Today's Challenges Can Bring Better Regulation Tomorrow

By Patrick McLaughlin & Susannah Barnes
June 16, 2022

U.S. regulators have taken first steps toward allowing more baby formula into the country, but shelves remain bare, President Biden’s grasps for solutions, and the FDA’s web of regulations still leaves too many families scrambling to feed their children. After another crisis, few now deny that excessive regulatory caution and clutter can harm Americans. To get a better handle on the situation, we must start with more innovative ways to measure our policies.

FDA rigidity became obvious during the pandemic, when inflexible regulations prevented businesses and entrepreneurs from addressing the public’s needs. Bureaucracy barricaded scientific progress. Many regulations had to be waived or suspended.

We see similar problems with the baby formula shortage. Strict FDA formula guidelines range from labeling requirements to registration timelines, making it difficult for producers to enter the market, provide needed supply, and bring prices down. Overseas producers are especially hindered. Some formulas made in the European Union — the largest producer and exporter of formula — are on a “red list” and are immediately detained upon arrival in the United States.

While the FDA understandably sought to keep illicit formula off shelves, they exacerbated shortages and may have even prevented families from receiving formula that is safer. The EU’s strict nutritional requirements meet or exceed FDA’s and regularly reflect changes in infant health science. The United States has not meaningfully changed its requirements since the Infant Formula Act of 1980. It therefore makes sense why demand for EU-produced formula was so high even prior to the shortage.

This is one example of why comparisons between international regulatory regimes are so important. However, this proves difficult without an objective way to measure and analyze gigantic, sometimes antiquated government codebooks. That’s largely been missing until recently.

In 2012, the Mercatus Center at George Mason University created RegData to help answer these questions. Its artificial-intelligence approach tallies the number of words like “shall” or “must” in America’s federal code that create obligations or prohibitions — essentially counting regulations. It also maps how regulations affect various industries.

RegData has been applied internationally to Australia and Canada and inspired similar efforts from the United Kingdom to Brazil. A common methodology makes objective analysis of the ever-changing, global regulatory landscape much easier. It also further illuminates a key similarity: Regulatory restrictions across the globe are generally growing.

Between 2006 and 2019, regulatory restrictions in Australia more than doubled, compared to 13% growth in Canada and 16% in the U.S. The United States has the highest total number among the three countries, with over ten times more than Canada. Australia, however, has the most per capita rules, significantly outpacing the U.S. and Canada.

The effect of these regulations on the economy is seen in the slowed COVID-19 recovery. Worldwide, economic powerhouses and smaller countries alike struggled to rebound. Even as the academy called for regulatory reform, in many respects, governments continued to expand their codes.

However, the progress we did make was telling. Obviously onerous regulations were halted to enable recovery and innovation — with great results. Most notably, the FDA approval process was streamlined, allowing for vaccines to be developed and distributed in record time. A typical vaccine’s development takes five to 10 years, with two to four involving regulatory approval. “Operation Warp Speed” helped save lives and return life to some semblance of normalcy.

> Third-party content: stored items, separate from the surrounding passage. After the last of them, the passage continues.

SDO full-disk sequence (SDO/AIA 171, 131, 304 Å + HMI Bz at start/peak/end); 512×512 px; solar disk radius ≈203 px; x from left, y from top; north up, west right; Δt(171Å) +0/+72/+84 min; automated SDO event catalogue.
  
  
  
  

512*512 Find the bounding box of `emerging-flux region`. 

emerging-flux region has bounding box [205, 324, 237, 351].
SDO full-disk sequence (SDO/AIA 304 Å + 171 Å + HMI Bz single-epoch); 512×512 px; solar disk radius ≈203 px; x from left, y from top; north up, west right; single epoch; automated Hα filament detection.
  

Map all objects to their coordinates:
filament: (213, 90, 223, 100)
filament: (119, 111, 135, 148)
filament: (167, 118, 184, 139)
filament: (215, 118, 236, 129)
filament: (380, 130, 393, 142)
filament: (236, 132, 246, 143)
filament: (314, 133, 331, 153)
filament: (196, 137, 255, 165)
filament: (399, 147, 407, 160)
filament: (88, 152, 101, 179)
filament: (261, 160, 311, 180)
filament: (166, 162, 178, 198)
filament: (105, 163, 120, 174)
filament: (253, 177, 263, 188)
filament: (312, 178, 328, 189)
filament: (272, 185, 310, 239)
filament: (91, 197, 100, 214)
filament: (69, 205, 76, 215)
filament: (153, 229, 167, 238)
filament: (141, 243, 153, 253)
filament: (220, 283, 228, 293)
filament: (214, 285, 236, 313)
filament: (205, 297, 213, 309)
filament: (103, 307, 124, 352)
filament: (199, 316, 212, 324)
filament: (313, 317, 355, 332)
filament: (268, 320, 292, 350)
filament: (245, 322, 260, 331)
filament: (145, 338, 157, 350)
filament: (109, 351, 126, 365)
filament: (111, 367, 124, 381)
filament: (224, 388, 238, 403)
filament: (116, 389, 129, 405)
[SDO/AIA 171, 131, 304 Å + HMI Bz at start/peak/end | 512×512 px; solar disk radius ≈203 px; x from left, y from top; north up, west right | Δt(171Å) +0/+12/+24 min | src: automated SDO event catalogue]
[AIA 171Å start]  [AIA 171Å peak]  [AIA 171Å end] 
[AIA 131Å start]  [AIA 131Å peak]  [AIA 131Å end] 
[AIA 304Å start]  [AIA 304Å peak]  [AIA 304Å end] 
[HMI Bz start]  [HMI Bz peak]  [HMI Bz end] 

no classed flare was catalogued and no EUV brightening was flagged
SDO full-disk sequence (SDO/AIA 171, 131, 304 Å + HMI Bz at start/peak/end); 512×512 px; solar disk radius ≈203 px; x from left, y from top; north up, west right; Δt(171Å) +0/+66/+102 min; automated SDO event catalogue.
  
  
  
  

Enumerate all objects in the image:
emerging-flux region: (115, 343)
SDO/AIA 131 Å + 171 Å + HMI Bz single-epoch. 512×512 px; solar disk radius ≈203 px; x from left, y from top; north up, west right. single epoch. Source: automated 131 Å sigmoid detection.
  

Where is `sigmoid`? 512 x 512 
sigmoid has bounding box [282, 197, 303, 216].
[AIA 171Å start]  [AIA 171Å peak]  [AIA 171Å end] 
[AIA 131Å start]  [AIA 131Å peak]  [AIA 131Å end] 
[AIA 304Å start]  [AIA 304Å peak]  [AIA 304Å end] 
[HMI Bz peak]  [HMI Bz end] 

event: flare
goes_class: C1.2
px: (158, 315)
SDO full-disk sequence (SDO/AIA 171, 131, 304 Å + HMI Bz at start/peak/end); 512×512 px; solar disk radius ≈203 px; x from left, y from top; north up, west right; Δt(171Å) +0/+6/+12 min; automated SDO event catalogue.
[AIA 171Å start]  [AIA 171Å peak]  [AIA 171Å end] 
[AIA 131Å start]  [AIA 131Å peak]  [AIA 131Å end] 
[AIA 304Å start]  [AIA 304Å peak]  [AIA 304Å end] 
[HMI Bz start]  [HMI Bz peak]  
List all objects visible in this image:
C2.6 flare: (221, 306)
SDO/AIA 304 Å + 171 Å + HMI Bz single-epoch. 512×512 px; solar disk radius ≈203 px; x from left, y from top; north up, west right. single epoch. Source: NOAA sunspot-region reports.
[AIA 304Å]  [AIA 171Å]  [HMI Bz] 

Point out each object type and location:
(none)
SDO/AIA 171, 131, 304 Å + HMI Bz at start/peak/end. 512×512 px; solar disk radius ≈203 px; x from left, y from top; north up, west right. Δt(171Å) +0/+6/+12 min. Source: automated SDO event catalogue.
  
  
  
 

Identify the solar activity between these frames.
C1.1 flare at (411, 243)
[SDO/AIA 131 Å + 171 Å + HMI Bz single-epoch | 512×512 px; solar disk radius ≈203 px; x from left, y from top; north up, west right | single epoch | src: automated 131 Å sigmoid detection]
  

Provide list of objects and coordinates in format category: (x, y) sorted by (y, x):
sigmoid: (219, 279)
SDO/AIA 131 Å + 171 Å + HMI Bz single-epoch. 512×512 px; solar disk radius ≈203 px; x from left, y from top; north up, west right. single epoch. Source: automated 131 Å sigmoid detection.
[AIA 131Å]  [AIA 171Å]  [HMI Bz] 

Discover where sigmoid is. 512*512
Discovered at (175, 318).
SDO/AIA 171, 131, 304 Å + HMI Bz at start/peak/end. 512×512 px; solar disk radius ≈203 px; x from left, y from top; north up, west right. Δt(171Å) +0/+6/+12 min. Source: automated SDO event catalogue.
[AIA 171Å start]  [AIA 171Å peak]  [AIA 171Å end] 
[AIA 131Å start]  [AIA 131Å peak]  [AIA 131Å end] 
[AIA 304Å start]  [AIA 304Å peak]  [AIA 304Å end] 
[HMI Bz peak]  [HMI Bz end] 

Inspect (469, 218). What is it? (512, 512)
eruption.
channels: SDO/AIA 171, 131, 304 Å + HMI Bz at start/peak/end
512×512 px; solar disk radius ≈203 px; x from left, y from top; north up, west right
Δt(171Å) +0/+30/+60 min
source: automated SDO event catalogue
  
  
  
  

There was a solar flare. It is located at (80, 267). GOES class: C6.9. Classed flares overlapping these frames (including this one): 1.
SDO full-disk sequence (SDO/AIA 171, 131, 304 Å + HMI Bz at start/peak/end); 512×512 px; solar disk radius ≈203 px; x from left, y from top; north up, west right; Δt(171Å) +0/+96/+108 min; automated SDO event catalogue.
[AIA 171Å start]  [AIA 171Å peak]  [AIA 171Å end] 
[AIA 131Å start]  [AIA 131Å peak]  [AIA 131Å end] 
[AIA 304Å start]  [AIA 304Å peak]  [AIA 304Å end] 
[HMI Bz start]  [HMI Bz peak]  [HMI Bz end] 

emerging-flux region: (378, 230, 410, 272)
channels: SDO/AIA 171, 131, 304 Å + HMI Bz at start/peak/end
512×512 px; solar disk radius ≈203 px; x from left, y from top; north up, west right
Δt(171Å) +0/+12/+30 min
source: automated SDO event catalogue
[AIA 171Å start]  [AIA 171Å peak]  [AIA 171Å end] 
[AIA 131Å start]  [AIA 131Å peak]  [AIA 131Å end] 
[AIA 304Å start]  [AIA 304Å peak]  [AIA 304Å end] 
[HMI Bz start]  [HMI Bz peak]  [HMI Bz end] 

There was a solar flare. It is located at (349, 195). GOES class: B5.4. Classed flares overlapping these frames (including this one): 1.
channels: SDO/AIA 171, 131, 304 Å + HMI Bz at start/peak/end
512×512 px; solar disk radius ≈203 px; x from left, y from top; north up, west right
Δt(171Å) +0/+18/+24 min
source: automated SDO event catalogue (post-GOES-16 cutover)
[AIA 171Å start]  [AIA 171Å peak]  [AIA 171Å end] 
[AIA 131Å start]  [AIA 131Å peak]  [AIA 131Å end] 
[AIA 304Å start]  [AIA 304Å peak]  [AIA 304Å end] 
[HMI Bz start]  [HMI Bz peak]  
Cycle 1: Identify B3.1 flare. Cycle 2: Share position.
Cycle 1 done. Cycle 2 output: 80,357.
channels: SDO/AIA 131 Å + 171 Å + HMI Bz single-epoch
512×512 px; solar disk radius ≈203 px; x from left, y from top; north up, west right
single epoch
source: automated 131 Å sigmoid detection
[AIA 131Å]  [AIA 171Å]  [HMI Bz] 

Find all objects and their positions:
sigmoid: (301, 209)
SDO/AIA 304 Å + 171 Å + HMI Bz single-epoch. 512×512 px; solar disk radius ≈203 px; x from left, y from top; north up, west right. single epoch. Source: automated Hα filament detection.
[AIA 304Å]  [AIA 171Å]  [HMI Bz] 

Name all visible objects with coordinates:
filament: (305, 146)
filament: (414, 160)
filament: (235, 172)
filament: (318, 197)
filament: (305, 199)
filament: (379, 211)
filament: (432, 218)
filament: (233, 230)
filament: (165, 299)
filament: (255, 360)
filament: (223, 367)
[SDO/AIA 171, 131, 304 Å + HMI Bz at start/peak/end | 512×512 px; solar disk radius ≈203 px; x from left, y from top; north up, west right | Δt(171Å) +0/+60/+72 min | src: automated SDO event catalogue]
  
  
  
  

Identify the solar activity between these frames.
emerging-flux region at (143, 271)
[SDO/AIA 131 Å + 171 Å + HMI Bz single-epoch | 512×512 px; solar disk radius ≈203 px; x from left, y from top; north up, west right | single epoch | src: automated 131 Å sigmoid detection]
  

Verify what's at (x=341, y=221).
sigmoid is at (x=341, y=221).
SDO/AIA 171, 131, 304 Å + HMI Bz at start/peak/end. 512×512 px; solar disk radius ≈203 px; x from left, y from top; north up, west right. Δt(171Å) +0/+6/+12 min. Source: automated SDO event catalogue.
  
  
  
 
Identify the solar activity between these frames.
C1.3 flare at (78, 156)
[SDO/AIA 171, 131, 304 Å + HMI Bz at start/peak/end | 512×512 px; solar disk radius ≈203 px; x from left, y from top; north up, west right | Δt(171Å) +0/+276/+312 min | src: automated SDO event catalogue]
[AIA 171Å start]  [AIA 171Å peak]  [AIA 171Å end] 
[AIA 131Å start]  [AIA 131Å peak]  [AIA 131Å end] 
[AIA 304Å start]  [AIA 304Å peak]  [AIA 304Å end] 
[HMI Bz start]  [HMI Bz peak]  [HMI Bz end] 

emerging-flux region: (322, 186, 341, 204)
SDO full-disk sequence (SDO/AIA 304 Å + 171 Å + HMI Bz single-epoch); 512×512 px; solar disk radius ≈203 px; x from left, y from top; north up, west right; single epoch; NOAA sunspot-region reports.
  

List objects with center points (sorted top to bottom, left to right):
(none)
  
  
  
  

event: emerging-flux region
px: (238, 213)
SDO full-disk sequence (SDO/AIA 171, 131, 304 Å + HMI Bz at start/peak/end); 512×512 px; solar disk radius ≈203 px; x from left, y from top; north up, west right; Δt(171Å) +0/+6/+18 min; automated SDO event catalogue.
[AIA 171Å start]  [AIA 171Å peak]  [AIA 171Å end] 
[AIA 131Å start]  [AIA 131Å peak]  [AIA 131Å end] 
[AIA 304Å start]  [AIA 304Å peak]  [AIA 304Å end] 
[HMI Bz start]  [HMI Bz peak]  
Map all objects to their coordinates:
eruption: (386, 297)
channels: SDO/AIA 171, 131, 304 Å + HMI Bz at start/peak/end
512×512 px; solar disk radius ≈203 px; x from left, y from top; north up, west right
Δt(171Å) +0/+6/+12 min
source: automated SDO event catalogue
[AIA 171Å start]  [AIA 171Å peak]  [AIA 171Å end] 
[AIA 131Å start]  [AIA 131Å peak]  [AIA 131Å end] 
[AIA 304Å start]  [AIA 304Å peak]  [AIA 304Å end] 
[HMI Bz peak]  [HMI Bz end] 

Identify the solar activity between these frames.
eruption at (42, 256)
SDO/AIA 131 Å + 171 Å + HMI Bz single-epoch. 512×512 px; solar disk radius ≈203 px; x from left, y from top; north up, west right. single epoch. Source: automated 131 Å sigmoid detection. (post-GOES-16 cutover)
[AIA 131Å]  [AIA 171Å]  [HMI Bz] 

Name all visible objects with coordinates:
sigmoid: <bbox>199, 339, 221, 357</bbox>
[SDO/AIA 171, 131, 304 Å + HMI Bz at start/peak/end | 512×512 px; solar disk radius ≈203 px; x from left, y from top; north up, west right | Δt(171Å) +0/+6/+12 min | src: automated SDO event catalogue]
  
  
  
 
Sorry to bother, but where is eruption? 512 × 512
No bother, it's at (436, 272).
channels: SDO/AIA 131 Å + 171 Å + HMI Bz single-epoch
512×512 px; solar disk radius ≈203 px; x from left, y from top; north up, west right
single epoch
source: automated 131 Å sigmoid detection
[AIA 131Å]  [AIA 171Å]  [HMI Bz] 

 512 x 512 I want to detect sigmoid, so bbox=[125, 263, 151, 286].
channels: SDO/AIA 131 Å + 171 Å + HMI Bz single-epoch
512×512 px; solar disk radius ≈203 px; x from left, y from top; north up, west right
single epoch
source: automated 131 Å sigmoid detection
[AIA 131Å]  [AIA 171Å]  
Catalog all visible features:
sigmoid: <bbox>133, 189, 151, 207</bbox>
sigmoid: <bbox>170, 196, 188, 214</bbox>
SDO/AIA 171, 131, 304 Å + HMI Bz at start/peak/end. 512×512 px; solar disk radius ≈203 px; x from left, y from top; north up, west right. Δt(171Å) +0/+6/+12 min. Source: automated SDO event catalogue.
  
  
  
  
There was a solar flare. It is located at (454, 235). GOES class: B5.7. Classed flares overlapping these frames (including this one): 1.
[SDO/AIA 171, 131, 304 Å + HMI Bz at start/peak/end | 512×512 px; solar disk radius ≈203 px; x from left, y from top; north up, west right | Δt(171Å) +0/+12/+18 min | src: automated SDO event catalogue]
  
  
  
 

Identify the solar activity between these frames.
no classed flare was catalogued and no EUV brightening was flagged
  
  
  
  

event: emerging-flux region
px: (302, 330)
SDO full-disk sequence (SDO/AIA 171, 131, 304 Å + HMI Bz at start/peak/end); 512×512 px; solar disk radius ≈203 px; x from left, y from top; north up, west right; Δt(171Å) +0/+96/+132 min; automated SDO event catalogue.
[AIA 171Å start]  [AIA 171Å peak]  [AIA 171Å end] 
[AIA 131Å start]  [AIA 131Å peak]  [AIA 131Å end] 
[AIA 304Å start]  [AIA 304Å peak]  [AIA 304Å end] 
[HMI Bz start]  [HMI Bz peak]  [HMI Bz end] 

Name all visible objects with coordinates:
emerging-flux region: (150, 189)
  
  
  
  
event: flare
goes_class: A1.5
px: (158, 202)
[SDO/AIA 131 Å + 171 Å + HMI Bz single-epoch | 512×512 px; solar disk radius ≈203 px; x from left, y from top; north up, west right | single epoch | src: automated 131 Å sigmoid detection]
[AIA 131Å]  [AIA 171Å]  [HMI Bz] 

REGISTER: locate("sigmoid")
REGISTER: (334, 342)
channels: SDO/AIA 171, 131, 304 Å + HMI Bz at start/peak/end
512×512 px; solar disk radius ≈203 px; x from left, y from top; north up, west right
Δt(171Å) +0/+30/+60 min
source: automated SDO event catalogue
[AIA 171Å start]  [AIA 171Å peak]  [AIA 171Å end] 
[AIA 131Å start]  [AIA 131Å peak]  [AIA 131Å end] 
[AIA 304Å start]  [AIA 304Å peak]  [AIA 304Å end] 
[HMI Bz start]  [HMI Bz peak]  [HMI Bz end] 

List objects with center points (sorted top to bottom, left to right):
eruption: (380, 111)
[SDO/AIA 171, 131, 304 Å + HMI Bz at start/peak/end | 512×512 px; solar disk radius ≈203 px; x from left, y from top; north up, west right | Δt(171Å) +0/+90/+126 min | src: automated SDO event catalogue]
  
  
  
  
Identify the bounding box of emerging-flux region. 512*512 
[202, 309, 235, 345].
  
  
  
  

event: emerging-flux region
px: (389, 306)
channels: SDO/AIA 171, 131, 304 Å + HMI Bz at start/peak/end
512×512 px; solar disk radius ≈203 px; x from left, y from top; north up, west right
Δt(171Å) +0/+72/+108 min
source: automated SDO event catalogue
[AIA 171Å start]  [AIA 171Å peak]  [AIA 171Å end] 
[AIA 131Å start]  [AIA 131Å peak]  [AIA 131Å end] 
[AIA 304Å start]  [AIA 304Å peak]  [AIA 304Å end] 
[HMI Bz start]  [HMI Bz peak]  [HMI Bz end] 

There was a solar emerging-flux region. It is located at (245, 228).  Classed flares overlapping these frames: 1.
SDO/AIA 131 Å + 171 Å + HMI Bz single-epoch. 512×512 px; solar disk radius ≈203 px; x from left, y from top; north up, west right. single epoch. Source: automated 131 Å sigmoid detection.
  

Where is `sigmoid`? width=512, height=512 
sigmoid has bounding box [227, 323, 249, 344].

Even as policymakers and special interests fought to preserve the status quo, we got a rare glimpse of the often-obscured costs of many restrictions and a clearer picture of a world with common-sense regulation. Unfortunately, many such restrictions have been reinstated.

The economic literature further demonstrates a positive relationship between streamlined regulatory systems and economic success. British Columbia reduced the quantity of its regulations by 37 percent beginning in 2001. Simultaneously, its economy transformed, notching a growth rate surpassing Canada’s by about 1.1 percentage points in the five-year period following implementation. U.S. states like Idaho, Arizona, and Virginia have also seen immense success with various regulatory reform efforts.

RegData has provided the objective lens necessary to study the size and scope of regulations. COVID-19 gave us a unique test case of some obvious negatives of poorly planned (at worst) or outdated (at best) regulations and the opportunities that can be unlocked by peeling them away.

If done wisely, regulatory reform can put baby formula on the shelves and allow for vaccine approvals to be streamlined without sacrificing safety. It’s up to governments to take advantage.

Patrick McLaughlin is the director of policy analytics and a senior research fellow with the Mercatus Center at George Mason University. Susannah Barnes is a Mercatus MA Fellow.